Collected data entries:
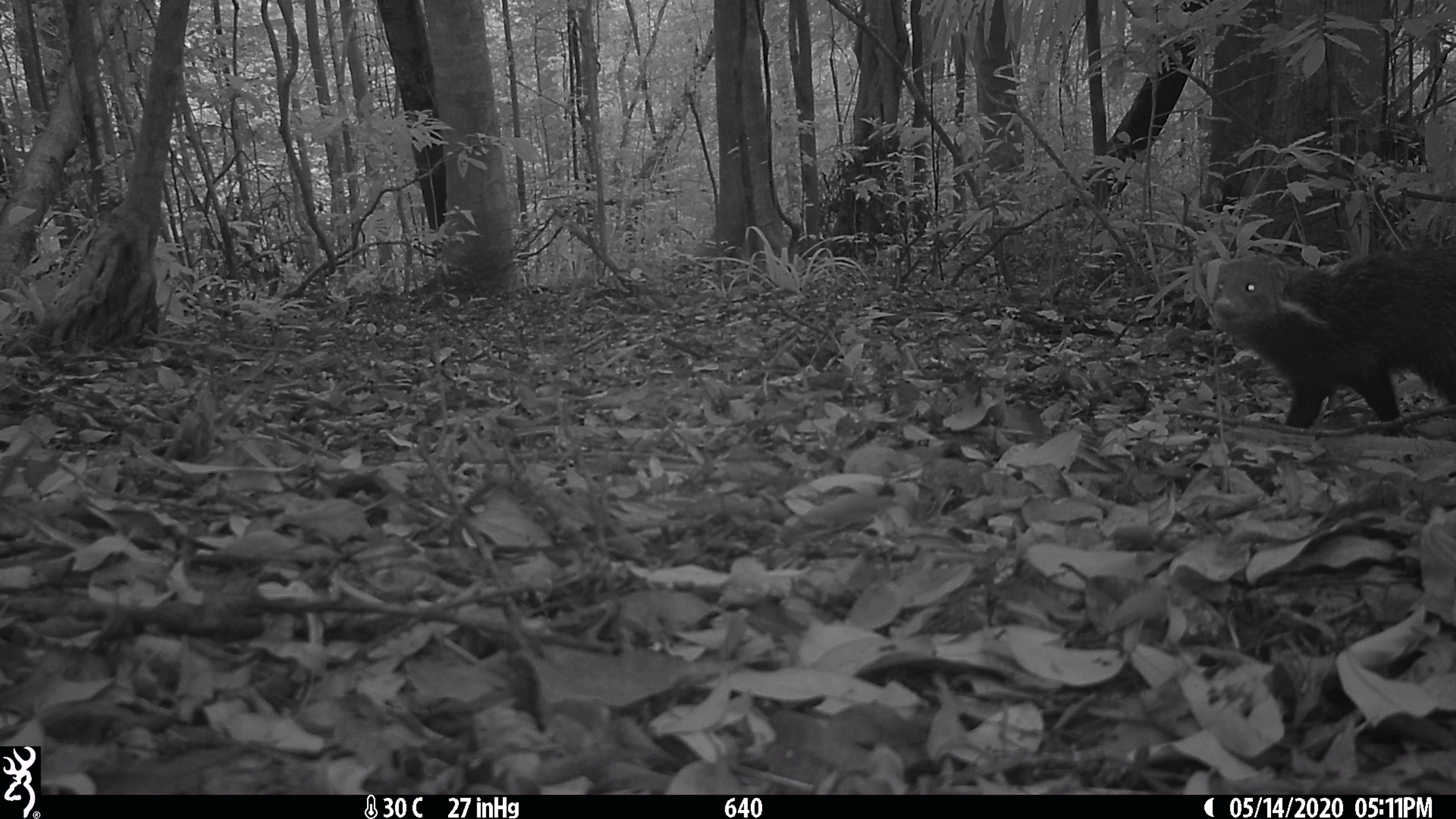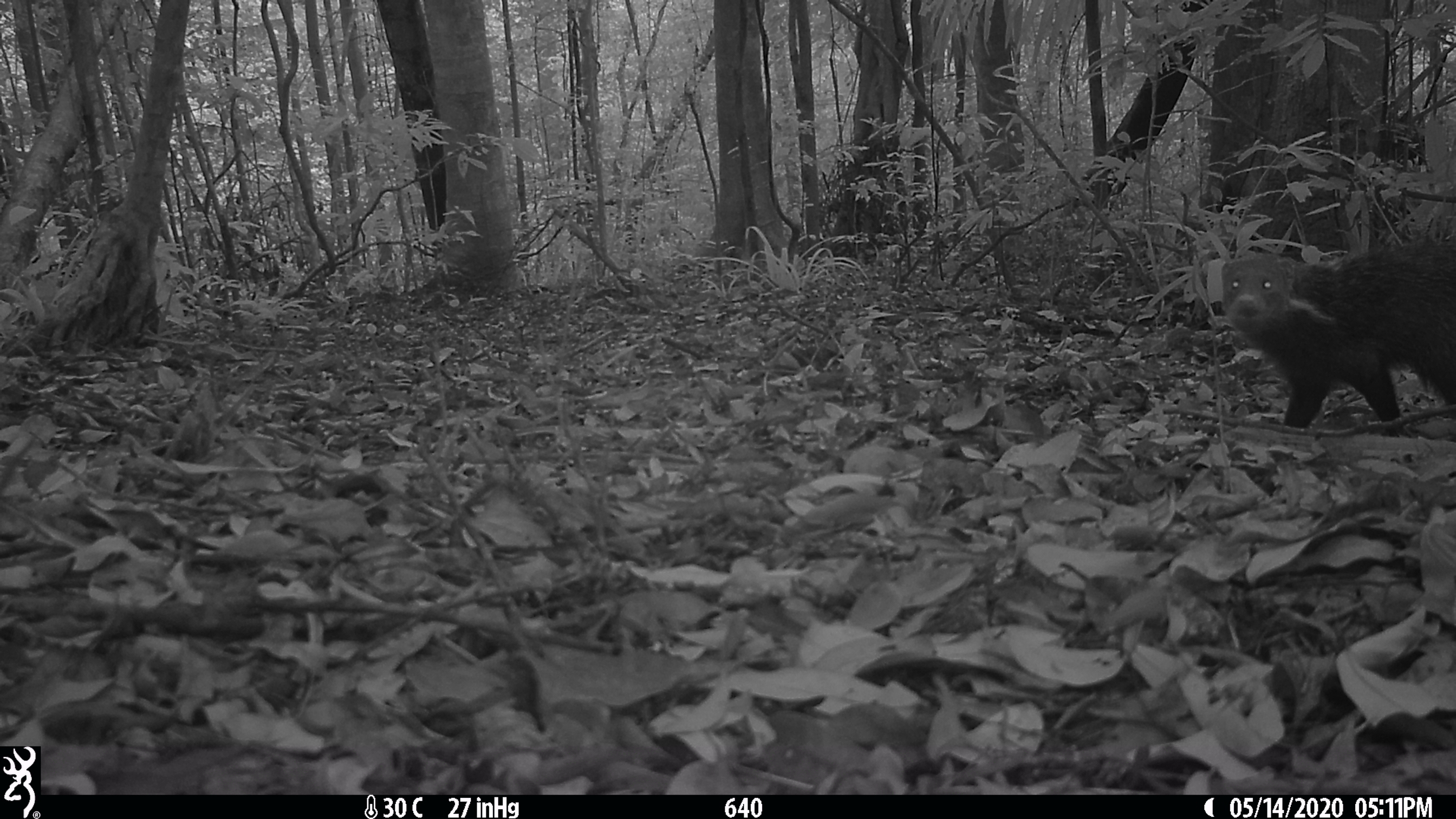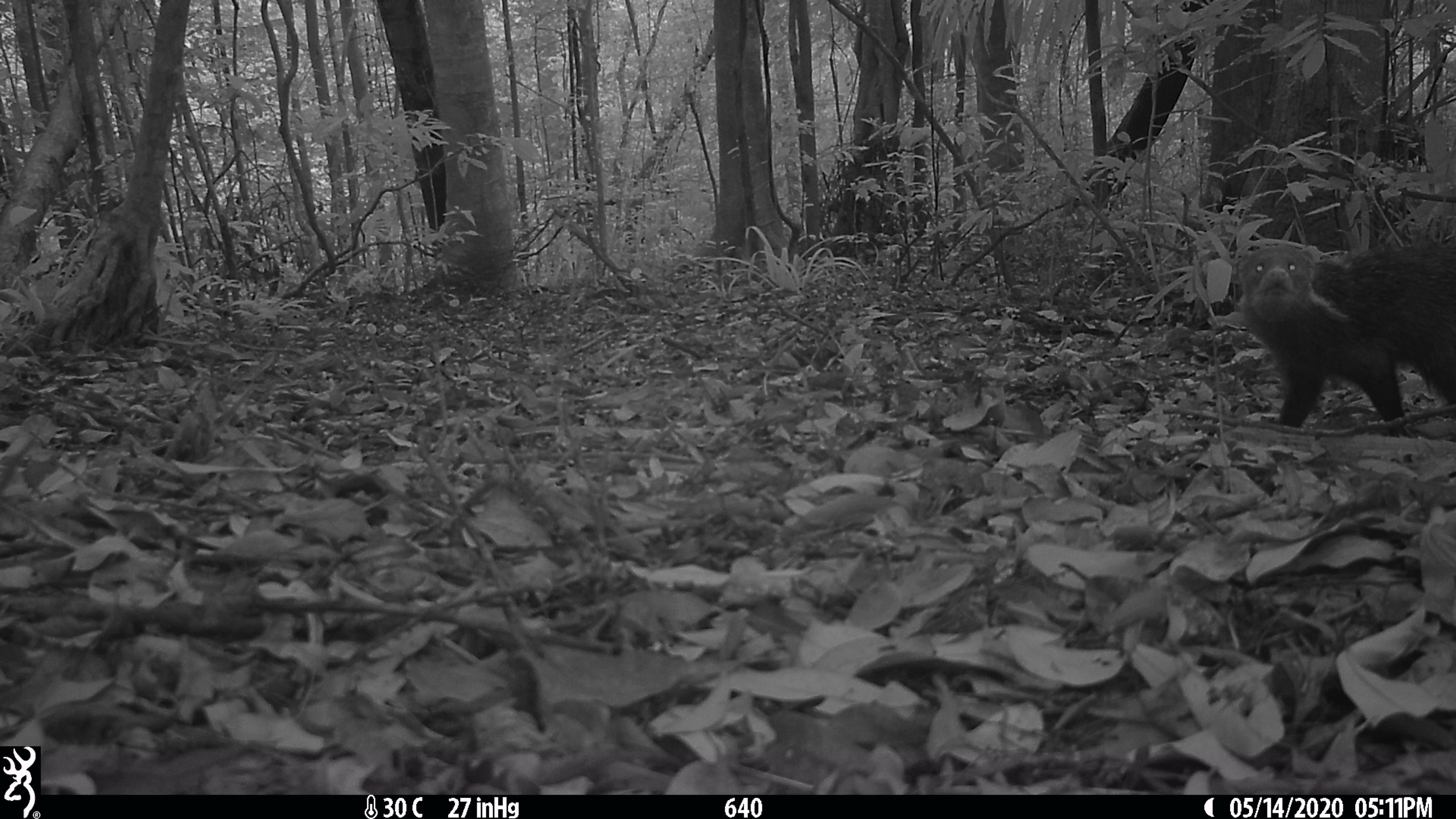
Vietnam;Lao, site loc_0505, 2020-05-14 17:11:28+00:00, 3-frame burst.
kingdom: Animalia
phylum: Chordata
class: Mammalia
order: Carnivora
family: Herpestidae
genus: Urva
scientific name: Urva urva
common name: crab-eating mongoose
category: crab eating mongoose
Crab eating mongoose (crab-eating mongoose) (Urva urva). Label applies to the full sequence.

* _What is needed_: Repeat the records above verbatim, dropping the pictures.

* _Task output_:
Vietnam;Lao, site loc_0505, 2020-05-14 17:11:28+00:00, 3-frame burst.
kingdom: Animalia
phylum: Chordata
class: Mammalia
order: Carnivora
family: Herpestidae
genus: Urva
scientific name: Urva urva
common name: crab-eating mongoose
category: crab eating mongoose
Crab eating mongoose (crab-eating mongoose) (Urva urva). Label applies to the full sequence.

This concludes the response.